Work to complete: Write out the material below verbatim, reproducing every line in its original order without any alteration.

Record set:
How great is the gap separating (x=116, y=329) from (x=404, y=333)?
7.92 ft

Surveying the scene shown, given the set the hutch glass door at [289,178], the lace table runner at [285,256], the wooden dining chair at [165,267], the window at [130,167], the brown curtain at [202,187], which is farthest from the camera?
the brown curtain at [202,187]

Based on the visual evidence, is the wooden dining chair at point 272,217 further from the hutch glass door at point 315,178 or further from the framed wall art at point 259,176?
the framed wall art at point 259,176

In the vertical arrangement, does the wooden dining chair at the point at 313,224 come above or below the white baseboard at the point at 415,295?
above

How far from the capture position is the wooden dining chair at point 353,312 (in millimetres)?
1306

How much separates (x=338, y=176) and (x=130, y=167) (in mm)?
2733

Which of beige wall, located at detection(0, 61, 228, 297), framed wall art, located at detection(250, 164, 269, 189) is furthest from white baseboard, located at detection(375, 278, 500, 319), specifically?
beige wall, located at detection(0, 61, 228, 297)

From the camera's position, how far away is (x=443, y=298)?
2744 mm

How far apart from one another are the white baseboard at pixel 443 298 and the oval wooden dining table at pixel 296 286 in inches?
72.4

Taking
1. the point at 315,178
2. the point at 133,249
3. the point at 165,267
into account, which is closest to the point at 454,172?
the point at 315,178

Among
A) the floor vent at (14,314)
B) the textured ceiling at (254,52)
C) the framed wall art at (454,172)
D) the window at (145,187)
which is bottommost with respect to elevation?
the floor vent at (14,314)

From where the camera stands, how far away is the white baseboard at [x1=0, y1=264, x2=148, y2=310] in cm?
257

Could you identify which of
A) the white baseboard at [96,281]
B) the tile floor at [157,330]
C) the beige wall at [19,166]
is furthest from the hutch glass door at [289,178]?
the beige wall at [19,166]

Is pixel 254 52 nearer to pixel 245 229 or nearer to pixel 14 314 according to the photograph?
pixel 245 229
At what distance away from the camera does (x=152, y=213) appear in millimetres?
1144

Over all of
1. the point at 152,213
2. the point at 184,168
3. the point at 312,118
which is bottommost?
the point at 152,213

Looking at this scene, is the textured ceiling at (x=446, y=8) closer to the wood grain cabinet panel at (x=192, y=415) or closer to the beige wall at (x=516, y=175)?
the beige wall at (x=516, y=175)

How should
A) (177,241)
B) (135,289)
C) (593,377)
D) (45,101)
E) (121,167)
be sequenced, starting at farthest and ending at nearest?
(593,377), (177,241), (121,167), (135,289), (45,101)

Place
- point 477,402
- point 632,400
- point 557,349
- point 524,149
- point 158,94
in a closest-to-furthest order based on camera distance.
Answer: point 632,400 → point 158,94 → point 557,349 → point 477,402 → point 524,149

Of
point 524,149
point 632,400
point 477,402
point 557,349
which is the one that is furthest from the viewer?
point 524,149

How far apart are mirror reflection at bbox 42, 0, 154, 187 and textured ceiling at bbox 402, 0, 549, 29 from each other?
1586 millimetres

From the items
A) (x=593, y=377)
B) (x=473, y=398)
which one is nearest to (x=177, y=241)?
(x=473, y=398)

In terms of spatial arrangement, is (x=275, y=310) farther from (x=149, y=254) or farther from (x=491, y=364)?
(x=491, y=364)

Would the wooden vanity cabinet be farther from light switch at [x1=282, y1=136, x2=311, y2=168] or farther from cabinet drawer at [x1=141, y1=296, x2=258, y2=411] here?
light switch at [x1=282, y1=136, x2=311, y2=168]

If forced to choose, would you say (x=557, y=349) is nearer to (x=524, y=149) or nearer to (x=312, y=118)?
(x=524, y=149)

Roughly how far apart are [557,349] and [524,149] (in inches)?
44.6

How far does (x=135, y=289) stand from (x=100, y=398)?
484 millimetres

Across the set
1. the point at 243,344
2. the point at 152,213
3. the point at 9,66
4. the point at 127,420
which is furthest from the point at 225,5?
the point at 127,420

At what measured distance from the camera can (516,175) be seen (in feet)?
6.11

The completed task:
How great is the gap separating (x=116, y=329) from (x=404, y=333)?
7.92 ft

Surveying the scene shown, given the set the hutch glass door at [289,178], the lace table runner at [285,256], the wooden dining chair at [165,267], the window at [130,167], the brown curtain at [202,187], which is farthest from the camera?
the brown curtain at [202,187]

Based on the visual evidence, is the wooden dining chair at point 272,217 further from the hutch glass door at point 315,178 or further from the framed wall art at point 259,176?
the framed wall art at point 259,176

In the vertical arrangement, does the wooden dining chair at the point at 313,224 come above or below the white baseboard at the point at 415,295?
above

How far from the capture position is the wooden dining chair at point 353,312 (in millimetres)?
1306

How much separates (x=338, y=176) and (x=130, y=167) (in mm)?
2733

Which of beige wall, located at detection(0, 61, 228, 297), framed wall art, located at detection(250, 164, 269, 189) is furthest from white baseboard, located at detection(375, 278, 500, 319), specifically?
beige wall, located at detection(0, 61, 228, 297)

From the camera's position, how far away is (x=443, y=298)?
2744 mm

How far apart from one another are the white baseboard at pixel 443 298 and the oval wooden dining table at pixel 296 286 in inches?
72.4

Taking
1. the point at 315,178
2. the point at 133,249
3. the point at 165,267
into account, which is closest to the point at 454,172?
the point at 315,178

Among
A) the floor vent at (14,314)
B) the textured ceiling at (254,52)
C) the framed wall art at (454,172)
D) the window at (145,187)
which is bottommost with respect to elevation?
the floor vent at (14,314)

From where the camera stands, how far away is the white baseboard at [x1=0, y1=264, x2=148, y2=310] in cm?
257

Could you identify which of
A) the white baseboard at [96,281]
B) the tile floor at [157,330]
C) the beige wall at [19,166]
is furthest from the hutch glass door at [289,178]?
the beige wall at [19,166]

Is pixel 254 52 nearer to pixel 245 229 or nearer to pixel 14 314 according to the photograph?
pixel 245 229
At what distance away from the camera does (x=152, y=213) appear in millimetres?
1144

Over all of
1. the point at 152,213
2. the point at 184,168
3. the point at 312,118
which is bottommost?
the point at 152,213

Looking at this scene, is the textured ceiling at (x=446, y=8) closer to the wood grain cabinet panel at (x=192, y=415) or closer to the beige wall at (x=516, y=175)?
the beige wall at (x=516, y=175)

How should
A) (177,241)
B) (135,289)
C) (593,377)
D) (45,101)
E) (121,167)
be sequenced, starting at farthest and ending at nearest?
(593,377), (177,241), (121,167), (135,289), (45,101)

Place
- point 477,402
- point 632,400
- point 557,349
- point 524,149
- point 158,94
in a closest-to-furthest order based on camera distance.
Answer: point 632,400 → point 158,94 → point 557,349 → point 477,402 → point 524,149

Of
point 524,149
point 632,400
point 477,402
point 557,349
which is the one that is furthest from the viewer?
point 524,149

How far apart are mirror reflection at bbox 42, 0, 154, 187 and textured ceiling at bbox 402, 0, 549, 29 from each other?
1586 millimetres

From the items
A) (x=593, y=377)
B) (x=473, y=398)
which one is nearest to (x=177, y=241)?
(x=473, y=398)

In terms of spatial arrangement, is (x=275, y=310) farther from (x=149, y=254) or farther from (x=491, y=364)?
(x=491, y=364)

Would the wooden vanity cabinet be farther from light switch at [x1=282, y1=136, x2=311, y2=168] or farther from cabinet drawer at [x1=141, y1=296, x2=258, y2=411] here?
light switch at [x1=282, y1=136, x2=311, y2=168]

If forced to choose, would you say (x=557, y=349) is nearer to (x=524, y=149) or nearer to (x=312, y=118)?
(x=524, y=149)

Roughly how far apart are [557,349] and [524,149] (in inches)?
44.6

How far does (x=135, y=289) stand from (x=100, y=398)?
484 millimetres

Across the set
1. the point at 243,344
2. the point at 152,213
3. the point at 9,66
4. the point at 127,420
which is furthest from the point at 225,5?
the point at 127,420

At what measured distance from the camera can (516,175) be seen (in feet)?
6.11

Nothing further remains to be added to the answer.